Compared to the control test (unirradiated host cell and the initial amount of Qβ phage), we noted different levels of progeny phage release in relation to bacterial UV-C irradiation conditions (Fig. 3). The amount of phages released by irradiated host cells by 45 mJ/cm2 UV dose is higher than the amount of phages released by E. coli irradiated by 60, 90, and 120 mJ/cm2 UV doses. The decrease in the level of phage infectivity and release of maturated Qβ progeny phage is directly related to the decrease of active bacteria’s density caused by the bactericidal effect of UV irradiation.

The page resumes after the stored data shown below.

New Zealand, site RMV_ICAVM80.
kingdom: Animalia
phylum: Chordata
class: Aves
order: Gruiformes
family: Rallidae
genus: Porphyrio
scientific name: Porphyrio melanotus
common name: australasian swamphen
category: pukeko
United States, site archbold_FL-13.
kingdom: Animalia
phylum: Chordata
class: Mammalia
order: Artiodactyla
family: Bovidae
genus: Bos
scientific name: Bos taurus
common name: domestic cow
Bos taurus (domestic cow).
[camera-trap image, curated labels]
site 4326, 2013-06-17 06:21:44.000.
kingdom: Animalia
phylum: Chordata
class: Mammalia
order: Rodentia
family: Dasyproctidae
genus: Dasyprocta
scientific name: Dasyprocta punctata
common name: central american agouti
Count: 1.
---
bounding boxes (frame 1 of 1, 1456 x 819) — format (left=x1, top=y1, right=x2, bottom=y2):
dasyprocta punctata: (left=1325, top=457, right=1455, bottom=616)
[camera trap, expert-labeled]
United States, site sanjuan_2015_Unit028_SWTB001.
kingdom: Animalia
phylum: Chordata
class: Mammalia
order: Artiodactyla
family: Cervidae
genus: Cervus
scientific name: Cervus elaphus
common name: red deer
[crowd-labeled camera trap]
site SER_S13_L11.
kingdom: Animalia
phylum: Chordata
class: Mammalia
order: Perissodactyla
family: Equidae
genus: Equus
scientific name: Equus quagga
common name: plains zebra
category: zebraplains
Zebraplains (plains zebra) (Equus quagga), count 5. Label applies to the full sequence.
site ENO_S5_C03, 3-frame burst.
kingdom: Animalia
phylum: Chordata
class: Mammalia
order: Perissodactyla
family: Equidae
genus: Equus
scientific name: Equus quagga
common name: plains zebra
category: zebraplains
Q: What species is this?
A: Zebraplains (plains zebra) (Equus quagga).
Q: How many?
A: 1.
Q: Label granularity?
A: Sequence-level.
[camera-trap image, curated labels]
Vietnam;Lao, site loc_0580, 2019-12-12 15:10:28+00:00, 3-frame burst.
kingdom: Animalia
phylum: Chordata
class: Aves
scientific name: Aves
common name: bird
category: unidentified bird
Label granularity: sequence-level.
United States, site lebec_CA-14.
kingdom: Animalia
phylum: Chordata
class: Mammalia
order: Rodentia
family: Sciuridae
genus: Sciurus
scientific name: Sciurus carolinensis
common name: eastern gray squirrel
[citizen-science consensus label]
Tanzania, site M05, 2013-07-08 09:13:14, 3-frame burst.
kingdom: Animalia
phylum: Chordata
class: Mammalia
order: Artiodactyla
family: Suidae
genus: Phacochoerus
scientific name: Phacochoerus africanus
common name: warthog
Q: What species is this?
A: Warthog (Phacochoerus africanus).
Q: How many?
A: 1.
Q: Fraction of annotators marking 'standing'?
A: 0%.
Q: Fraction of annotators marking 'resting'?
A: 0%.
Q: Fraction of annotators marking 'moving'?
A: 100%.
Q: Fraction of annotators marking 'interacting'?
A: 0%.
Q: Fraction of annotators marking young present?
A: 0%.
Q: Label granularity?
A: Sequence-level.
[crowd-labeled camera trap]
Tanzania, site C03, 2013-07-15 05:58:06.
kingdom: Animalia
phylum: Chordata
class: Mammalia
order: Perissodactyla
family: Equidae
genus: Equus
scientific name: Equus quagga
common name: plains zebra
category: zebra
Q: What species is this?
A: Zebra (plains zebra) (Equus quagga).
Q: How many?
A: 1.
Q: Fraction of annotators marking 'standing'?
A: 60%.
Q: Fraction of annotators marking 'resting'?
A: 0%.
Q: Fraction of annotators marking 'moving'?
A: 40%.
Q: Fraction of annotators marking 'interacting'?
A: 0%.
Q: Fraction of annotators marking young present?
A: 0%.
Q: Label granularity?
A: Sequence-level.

We can conclude that a fraction of VBNC bacteria was able to allow the replication cycle of Qβ phage despite their loss of cultivability in usual media. We can classify this part of the bacteria in the category of active but noncultivable (ABNC) bacteria.

Conclusion

We can conclude that phage growth kinetic parameters defining phage–host cell relationships accommodates changes in host cell quality (damaged cells by UV light, host-morphological change, accumulation of photoproduct, etc).

Based on the phage replication proprieties, the obligatory intracellular phage replication, we can use phage as a biological materiel, easy to detect and to manipulate, for the estimation of water quality after disinfection and the detection of active indicator bacteria such as E. coli noncultivable in usual media.

The perspective of this study is to select polyspecific phages of a large bacterial infectivity spectrum, especially for pathogenic bacteria, and to standardize the technique developed in this study to control the bacteriological quality of water to guarantee the production of safe water.